[PROVIDED PASSAGE]

White on black, black on black, and yes white on white violence, too. Whites who dare to help fugitive slaves are traitors to their own race. Take August Carter, a Delaware merchant with crazy ideas and a printing press to broadcast them. The slave catcher Ridgeway decides to teach him a lesson.
[Ridgeway] daintily sewed their hoods from white sacks of flour but could barely move his fingers after their visit — his fists swelled for two days after beating the man’s face in. He permitted his men to dishonor the man’s wife in ways he never let them use a nigger gal. For years after whenever Ridgeway saw a bonfire, the smell reminded him of the sweet smoke of Carter’s house going up and a figment of a smile settled on his mouth. He later heard that the man moved to Worcester and became a cobbler.
song of the south
Cora’s first stop is in South Carolina. Runaway slaves live in clean dormitories. Proctors find work for them as housemaids or factory hands. They teach the negro how to read. Yet behind this shiny facade lurks a different form of white supremacy. An experiment on young black men suffering from syphilis. A campaign to neuter all the black women.
The railroad allows Whitehead to rove inside and outside the bounds of history. To inject a 1930s Nazi concept of eugenics into a story of America before the Civil War. To create new landscapes in Georgia, North Carolina and South Carolina.
Yet none of this fantasy detracts from the reality of slavery. Whitehead puts us there: behind the smokehouse where the young Cora is seasoned through gang rape, up in an attic where she hides in the sweltering heat, out on the Freedom Trail whose trees hang heavy with strange fruit.
Whitehead dots the narrative with historical runaway slave advertisements. He inflects the speech of his characters with the songs of the south. He takes us as far into that world as the reader is willing to go.
dark heart of Texas
By some reckonings, Texas is a part of the American South. The state borders on the east with Louisiana and Mississippi. It shares the same sorts of swamps that Cora has to cross on her road to freedom. The climate in Texas is also good for cotton and there were once plenty of cotton plantations in the Lone Star State.
After the Civil War, the plantation economy collapsed without the slave labor to pick the cotton and tobacco. The state of Texas found a simple solution to that. The Thirteenth Amendment to the US Constitution forbids slavery and involuntary servitude
except as punishment for a crime.

[/PROVIDED PASSAGE]

PROBLEM DESCRIPTION
Continue the passage about Whitehead's novel and slavery in the American South from where it stops.

[RECORDED DATA]

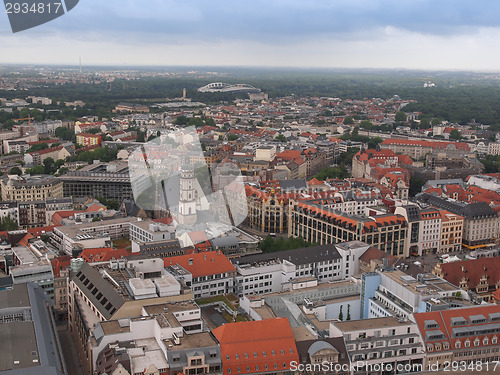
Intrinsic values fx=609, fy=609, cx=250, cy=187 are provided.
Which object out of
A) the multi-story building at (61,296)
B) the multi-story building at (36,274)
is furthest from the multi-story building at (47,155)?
the multi-story building at (61,296)

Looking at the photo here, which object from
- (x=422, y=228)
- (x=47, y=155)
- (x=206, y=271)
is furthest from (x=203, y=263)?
(x=47, y=155)

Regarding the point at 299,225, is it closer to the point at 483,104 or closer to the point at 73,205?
the point at 73,205

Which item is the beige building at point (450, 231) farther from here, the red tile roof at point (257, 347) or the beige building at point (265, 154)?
the beige building at point (265, 154)

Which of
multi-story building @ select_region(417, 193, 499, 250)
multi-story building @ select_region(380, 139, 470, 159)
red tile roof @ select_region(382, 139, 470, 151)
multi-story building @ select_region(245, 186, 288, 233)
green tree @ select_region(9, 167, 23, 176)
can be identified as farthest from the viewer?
red tile roof @ select_region(382, 139, 470, 151)

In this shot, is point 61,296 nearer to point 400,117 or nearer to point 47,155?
point 47,155

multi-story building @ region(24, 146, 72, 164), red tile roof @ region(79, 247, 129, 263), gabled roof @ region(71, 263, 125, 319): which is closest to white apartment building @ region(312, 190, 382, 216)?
red tile roof @ region(79, 247, 129, 263)

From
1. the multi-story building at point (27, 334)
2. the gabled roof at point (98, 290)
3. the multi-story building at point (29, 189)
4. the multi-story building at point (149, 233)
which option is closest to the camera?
the multi-story building at point (27, 334)

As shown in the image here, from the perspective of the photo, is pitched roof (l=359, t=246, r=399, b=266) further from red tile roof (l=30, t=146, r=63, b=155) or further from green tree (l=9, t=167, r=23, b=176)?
red tile roof (l=30, t=146, r=63, b=155)
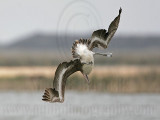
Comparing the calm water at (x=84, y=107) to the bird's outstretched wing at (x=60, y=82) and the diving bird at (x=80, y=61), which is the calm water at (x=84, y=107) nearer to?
the diving bird at (x=80, y=61)

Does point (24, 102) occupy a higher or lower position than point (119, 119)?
higher

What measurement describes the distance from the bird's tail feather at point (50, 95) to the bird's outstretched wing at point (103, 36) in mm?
2685

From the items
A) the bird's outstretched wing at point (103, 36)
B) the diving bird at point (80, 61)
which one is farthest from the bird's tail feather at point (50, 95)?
the bird's outstretched wing at point (103, 36)

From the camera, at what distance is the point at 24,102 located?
234 feet

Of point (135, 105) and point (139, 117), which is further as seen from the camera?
point (135, 105)

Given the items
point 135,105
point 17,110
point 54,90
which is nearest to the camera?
point 54,90

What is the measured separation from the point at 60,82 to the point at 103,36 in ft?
10.3

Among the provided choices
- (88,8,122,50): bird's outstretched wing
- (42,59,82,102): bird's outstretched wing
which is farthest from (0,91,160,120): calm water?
(42,59,82,102): bird's outstretched wing

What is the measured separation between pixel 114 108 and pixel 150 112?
7661mm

[/RECORDED DATA]

REPLY TO THE EXERCISE
From 1899 to 1918, the state of Texas bought plantations and ran them as prisons. One of those prison wardens was Terrell Don Hutto who later went on to co-found Corrections Corporation of America, a private sector manager of prisons and detention centers.
If you ask Whitehead if The Underground Railroad has a political message, he’ll deny it. He says he’s just a novelist. But it’s hard not to see the stain, so vividly depicted in his novel, as it seeps into US life today. The mass incarceration of young black men, police brutality in the streets, the Emanuel African Methodist Episcopal Church and Charlottesville.
tracking by the moon
In The Underground Railroad, every slave thinks about running away. Maybe it’s the sudden realization of the hell your life will be if you stay. Maybe it’s a fear that if you don’t run now, you never will. Or maybe it’s just the moon taunting you.
Elijah Landers is an abolitionist, a man of mixed race in a very black and white world. He comes to speak to Cora and her fellow runaways as they try to decide whether it’s safe enough for them to stay awhile. He has no easy answers.
Here’s one delusion: that we can escape slavery. We can’t. Its scars will never fade. When you saw your mother sold off, your father beaten, your sister abused by some boss or master, did you ever think you would sit here today, without chains, without the yoke, among a new family? Everything you ever knew told you that freedom was a trick — yet here you are. Still we run, tracking by the good full moon to sanctuary.